Exploring the data.

Dedicated pages in these sub-sections are allowing in-depth exploration of each source's data if you're running the project localy.
Given generating these in-depth analytics requires to parse millions of reports, it consumes too much resources to allow these pages directly online - at this stage.
We are actively working on optimizing this to allow these direct online searches.
Our data is collected using scrappers (programs dedicated to fetch the data on a given website, written in Perl 5) browsing public sources :
Algorithms' behaviors are detailed on each dedicated page.
CDC & ECDC's data are updated weekly, every Friday.
Other public sources have been reviewed but haven't been integrated for reasons detailed on their pages :

Running the project.

The complete project code can be downloaded from the Github repository. The code can be used & modified freely, assuming a spirit of neutrality toward the data is preserved. Librairies used are subject to their own specific licences.

General Dependencies.

You'll need an SQL compatible database local server (for instance, MySQL Community Server - downloadable here).
Beware MYSQL Server's Password Encryption must be set set as "Legacy" to support Perl's DBI Driver.
You'll need Google Chrome & the Selenium's driver corresponding to your OS in order to use the CDC & ECDC scrappers. Just install Chrome, and place your unzipped Selenium driver on the project's folder.

Running The Project On Windows.

You'll need Strawberry Perl (downloadable here) (recommended) or Active Perl (downloadable here) to run the code.
You'll need the required libraries, which you can install using cpanminus, by double-clicking the config/dependencies.bat file.

Running The Project On Linux.

You'll need the required libraries, which you can install using cpanminus, by executing the ./config/dependencies.sh file.

Database Building.

Having MySQL server installed, you can build the database from the scratch by simply applying data/history.sql (database has it has been built during the project construction).

Configuration File.

Having the database built from the history file, you must configure the config/openvaet.conf file (simply open it in a text editor such as Notepad, SublimeText, etc.).
  • Replace the "secrets" entry by a 40 chars random string.
  • Replace the "databaseHost", "databaseUser", "databasePort", "databasePassword" by the ones you configured by installing MySQL Server (remember your MyQSL Password Encryption must be set to Legacy to support Perl's Driver).
  • Save your changes & exit.

Reviewing the code.

All scripts required to run the project are Perl scripts, which means you can freely edit & read the code.
Despite our best efforts to guarantee the code is bug-free and readable (and as a general guideline for your own security), we strongly encourage you to review the code.
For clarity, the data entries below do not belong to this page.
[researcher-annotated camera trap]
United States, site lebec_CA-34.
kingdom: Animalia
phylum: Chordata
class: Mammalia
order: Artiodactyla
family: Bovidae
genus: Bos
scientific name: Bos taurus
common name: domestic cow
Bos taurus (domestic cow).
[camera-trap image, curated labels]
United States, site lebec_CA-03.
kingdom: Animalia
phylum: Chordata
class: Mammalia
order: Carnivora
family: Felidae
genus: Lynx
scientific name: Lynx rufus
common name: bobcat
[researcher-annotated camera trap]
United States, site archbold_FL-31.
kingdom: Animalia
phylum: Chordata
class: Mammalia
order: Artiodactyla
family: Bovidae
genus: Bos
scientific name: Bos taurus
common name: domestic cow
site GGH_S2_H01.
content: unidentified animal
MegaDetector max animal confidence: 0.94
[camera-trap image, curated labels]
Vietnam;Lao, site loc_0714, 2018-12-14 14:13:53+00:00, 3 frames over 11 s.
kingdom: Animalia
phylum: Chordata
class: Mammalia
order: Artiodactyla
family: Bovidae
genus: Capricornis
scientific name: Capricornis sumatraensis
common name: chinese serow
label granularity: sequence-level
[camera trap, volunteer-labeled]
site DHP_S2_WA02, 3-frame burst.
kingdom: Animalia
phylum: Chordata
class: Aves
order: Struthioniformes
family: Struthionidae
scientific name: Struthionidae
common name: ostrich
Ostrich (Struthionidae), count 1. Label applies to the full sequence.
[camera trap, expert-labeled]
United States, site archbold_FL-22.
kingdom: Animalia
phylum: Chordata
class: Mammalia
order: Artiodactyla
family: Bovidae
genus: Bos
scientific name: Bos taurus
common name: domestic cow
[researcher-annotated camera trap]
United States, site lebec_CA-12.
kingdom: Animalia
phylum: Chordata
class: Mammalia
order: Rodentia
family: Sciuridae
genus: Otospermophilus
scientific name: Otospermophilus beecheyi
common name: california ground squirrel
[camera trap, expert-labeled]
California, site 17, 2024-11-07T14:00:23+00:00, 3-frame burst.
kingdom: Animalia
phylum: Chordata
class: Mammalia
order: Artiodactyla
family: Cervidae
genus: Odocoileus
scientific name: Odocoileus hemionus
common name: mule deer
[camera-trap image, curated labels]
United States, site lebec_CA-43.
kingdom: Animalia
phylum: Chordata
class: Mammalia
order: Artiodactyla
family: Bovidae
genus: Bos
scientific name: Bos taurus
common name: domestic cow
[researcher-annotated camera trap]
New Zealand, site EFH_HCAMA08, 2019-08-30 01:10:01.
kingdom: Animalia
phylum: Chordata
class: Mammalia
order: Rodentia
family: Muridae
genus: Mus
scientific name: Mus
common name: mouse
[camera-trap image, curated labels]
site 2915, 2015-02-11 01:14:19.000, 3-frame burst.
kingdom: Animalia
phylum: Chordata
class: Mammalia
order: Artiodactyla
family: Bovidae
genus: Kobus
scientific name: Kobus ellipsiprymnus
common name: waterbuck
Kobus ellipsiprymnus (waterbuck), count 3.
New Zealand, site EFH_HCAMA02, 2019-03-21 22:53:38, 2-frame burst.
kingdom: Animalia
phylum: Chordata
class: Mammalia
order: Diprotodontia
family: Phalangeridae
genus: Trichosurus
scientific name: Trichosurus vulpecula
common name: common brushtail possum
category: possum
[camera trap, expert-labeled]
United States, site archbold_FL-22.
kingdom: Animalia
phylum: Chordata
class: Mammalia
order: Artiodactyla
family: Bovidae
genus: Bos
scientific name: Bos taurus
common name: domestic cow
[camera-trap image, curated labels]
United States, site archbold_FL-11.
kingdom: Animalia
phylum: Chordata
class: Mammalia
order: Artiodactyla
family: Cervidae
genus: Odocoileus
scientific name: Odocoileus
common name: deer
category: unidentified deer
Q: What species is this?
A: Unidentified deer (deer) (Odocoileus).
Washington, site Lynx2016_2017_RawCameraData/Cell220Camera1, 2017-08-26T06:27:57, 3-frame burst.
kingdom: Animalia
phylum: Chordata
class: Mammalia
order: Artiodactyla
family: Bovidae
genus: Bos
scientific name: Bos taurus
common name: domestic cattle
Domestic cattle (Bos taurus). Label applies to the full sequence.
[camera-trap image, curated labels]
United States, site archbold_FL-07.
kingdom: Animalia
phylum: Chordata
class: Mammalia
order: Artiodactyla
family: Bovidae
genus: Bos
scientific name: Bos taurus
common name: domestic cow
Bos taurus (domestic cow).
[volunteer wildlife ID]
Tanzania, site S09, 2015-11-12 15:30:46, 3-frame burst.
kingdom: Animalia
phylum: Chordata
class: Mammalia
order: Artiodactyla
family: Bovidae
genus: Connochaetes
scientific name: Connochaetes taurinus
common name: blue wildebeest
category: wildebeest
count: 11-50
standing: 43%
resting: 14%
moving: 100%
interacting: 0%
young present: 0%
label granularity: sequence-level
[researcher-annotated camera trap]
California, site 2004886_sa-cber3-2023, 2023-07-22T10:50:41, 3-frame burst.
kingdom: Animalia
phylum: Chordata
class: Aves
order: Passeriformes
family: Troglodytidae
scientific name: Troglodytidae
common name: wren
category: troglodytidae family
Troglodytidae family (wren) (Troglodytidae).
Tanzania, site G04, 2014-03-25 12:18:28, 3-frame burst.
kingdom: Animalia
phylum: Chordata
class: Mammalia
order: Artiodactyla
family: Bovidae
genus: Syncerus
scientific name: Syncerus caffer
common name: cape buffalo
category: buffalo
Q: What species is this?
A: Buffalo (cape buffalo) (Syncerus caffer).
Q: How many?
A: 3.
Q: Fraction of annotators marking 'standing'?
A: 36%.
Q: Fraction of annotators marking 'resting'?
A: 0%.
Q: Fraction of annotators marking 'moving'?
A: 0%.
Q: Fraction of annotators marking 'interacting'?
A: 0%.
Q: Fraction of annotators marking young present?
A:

Indexing or Updating CDC's Data.

Download the up to date VAERS data ("All Years Data*") (available on this URL).
The script will parse & index in the database the VAERS data, to allow a more optimized post-treatment.

Indexing or Updating ECDC's Data.

Open a terminal in the project's folder & simply run "perl tasks/ecdc/get_eu_database.pl" (without quotes).
ECDC's platform is exceptionally unstable and crashes very regularly.
Although we did our best to make it as resilient as possible (2000 more lines than CDC's scrapper to do the same thing...), it still crashes - if only because ECDC's regularly trigger random alerts blocking the scrapper or simply goes down for hours...
Therefore, ECDC's update must be - at this stage - monitored. If the script fails, simply close its chrome session & resume it.
You'll need to run the scrapper a first time to index all substances.
Then, activate the substances you wish to index from the substances' page of the ECDC section linked above (We originally went for indexing all substances, but ECDC's platform is, to date, simply too unstable to update it weekly this way).

Unifying the data.

Open a terminal in the project's folder & simply run "perl tasks/generate_stats.pl" (without quotes). This script will generate the "end-user" JSON files used by the interface from the CDC & ECDC data.